Several scholars and members of the Senate have argued for reforms to procedure that could help repair the fractured chamber. In his final address to the Senate before his death, Senator John McCain (R-AZ) pleaded with his colleagues to return to “regular order.”[12] This amorphous term refers “to the rules and precedents that have been followed” in the Senate for generations, but also “a state of mind” that presumes “bipartisanship.”[13] Other scholars have advocated for a reinstalling simple majority control over rules and procedures in the Senate. Under Article I, § 5, the Senate has sole authority to determine the “Rules of its Proceedings.”[14] Known as the Rulemaking Clause, this power ensures that each chamber of Congress can create rules and procedures just as unique as the respective chamber and that “each group of legislators in successive Congresses has the power to determine its own rules of procedure.”[15] Under this framework, Rule XXII is a constitutional anomaly and “violates the Rulemaking Clause.”[16] By allowing the majority to change the filibuster rule to only require a simple majority to invoke cloture for all filibusters, the Senate could break its trend of super-majoritarianism and legislative effectively while also allowing for Senators to exercise their unique individual powers.[17] This solution is not without its critics, who believe the sixty-vote threshold makes the body “uniquely valuable” that protects against tyranny of the majority.[18]

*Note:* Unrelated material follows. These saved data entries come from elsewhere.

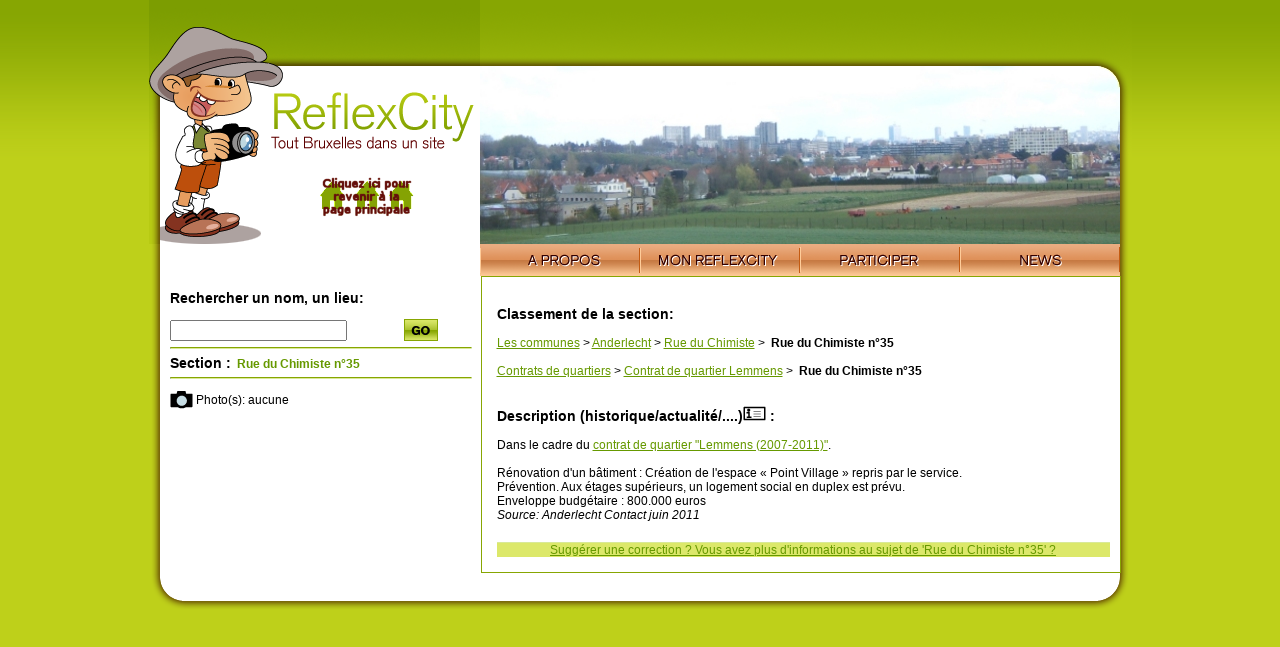

--- FILE ---
content_type: text/html; charset=UTF-8
request_url: http://www.reflexcity.net/bruxelles/communes/anderlecht/rue-du-chimiste/rue-du-chimiste-35
body_size: 2777
content:
<!DOCTYPE html PUBLIC "-//W3C//DTD XHTML 1.0 Transitional//EN" "http://www.w3.org/TR/xhtml1/DTD/xhtml1-transitional.dtd">
<html xmlns="http://www.w3.org/1999/xhtml">
<head>
<!-- <base href="http://www.reflexcity.net/section.php" /> -->
<meta http-equiv="Content-Type" content="text/html; charset=utf-8" />
<META HTTP-EQUIV="Content-Language" CONTENT="fr">

<title>Rue du Chimiste n&deg;35</title>
<link href="/commun.css" rel="stylesheet" type="text/css" />
<style>
#map
	{
	padding-right: 10px;
	width: 613px; /* =623-10 */
	}
.glossaire
	{
	font-family:Monospace;
	text-decoration:none;
	cursor:help;
	}

	
</style>
<script>
		
	
	
	function HighLightIcons(iLine,bHigh)
		{
		var oTd1=document.getElementById("IconInfo_line_"+iLine);
		var oTd2=document.getElementById("IconSubSection_line_"+iLine);
		if (oTd1==null)
			return;
		$td1=$(oTd1);
		$td2=$(oTd2);
		//alert($td1.css('background-color'));
		var isGreen=($td1.parent().hasClass("green"));
		
		//#DCE86A & #D0DE4F
		var color1,color2;
		if (isGreen)
			{
			color1=(bHigh?"#ffff99":"#DCE86A");
			color2=(bHigh?"#ffff99":"#D0DE4F");
			}
		else
			{
			color1=(bHigh?"#ffff99":"#FFF");
			color2=(bHigh?"#ffff99":"#F2F2F2");
			}

		$td1.css('background-color',color1);
		$td2.css('background-color',color2);
		}	
	function DontClickOnSectionName()
		{
		alert("Cliquez sur un des icones situé à gauche du nom du lieu");
		return false;
		}

	function ConfirmDelete()
		{
		return confirm("Effacer cette section ?");
		}

</script>
<!--
<script src="/lightbox/js/prototype.js" type="text/javascript"></script>
<script src="/lightbox/js/scriptaculous.js?load=effects" type="text/javascript"></script>
<script src="/lightbox/js/lightbox.js" type="text/javascript"></script>
<link rel="stylesheet" href="/lightbox/css/lightbox.css" type="text/css" media="screen" />
-->
<script language="JavaScript" type="text/javascript" src="/js/jquery-1.5.2.min.js"></script>
<script language="JavaScript" type="text/javascript" src="/js/jquery-lightbox/js/jquery.lightbox-0.5.min.js"></script>
<script language="JavaScript" type="text/javascript" src="/js/jquery.qtip-1.0.0-rc3.min.js"></script>
<script language="JavaScript" type="text/javascript" src="/js/jquery-ui/js/jquery-ui-1.8.20.custom.min.js"></script>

231 years after the ratification of the Constitution, the breakdown of norms and precedents that have guided legislative action in the Senate during times of national crisis has recreated the super-majoritarian requirement that the framers sought to avoid. The consequence is an inactive government during times that require immediate action. Reforms to Senate procedure and a return to regular order may be the only remedy if there is any hope in restoring the most deliberative body.


[1]  Josh Huder, Our Very Unproductive Congress, The Gov’t Affairs Institute (2013), https://gai.georgetown.edu/our-very-unproductive-congress/.

[2] Id.

[3] Id. at 2197.

[4] See John C. Roberts, Gridlock and Senate Rules, 88 Notre Dame L. Rev. 2189, 2198 (2013).

[5] See Id. at 2197.

[6] See Michael Paulsen & Luke Paulsen, The Constitution 8 (2015)

[7] See Frances E. Lee, Senate Deliberation and the Future of Congressional Power, 43 Political Sci. & Politics 228 (2010).

[8] Id.

[9] Id.

[10] Id.

[11] Id.

[12] See Ron Elving, What is The Regular Order John McCain Longs to Return to On Health Care, NPR (July 26, 2017), https://www.npr.org/2017/07/26/539358654/what-is-the-regular-order-john-mccain-longs-to-return-to-on-health-care

[13] Id.

[14] See John C. Roberts, Gridlock and Senate Rules, 88 Notre Dame L. Rev. 2189, 2198 (2013).

[15] Id.

[16] Id. at 2199.

[17] Id.

[18] See Frances E. Lee, Senate Deliberation and the Future of Congressional Power, 43 Political Sci. & Politics 228 (2010) (citing a quote from then-Minority Leader Mitch McConnell who discussed how he see super-majoritarianism as a benefit to the minority party).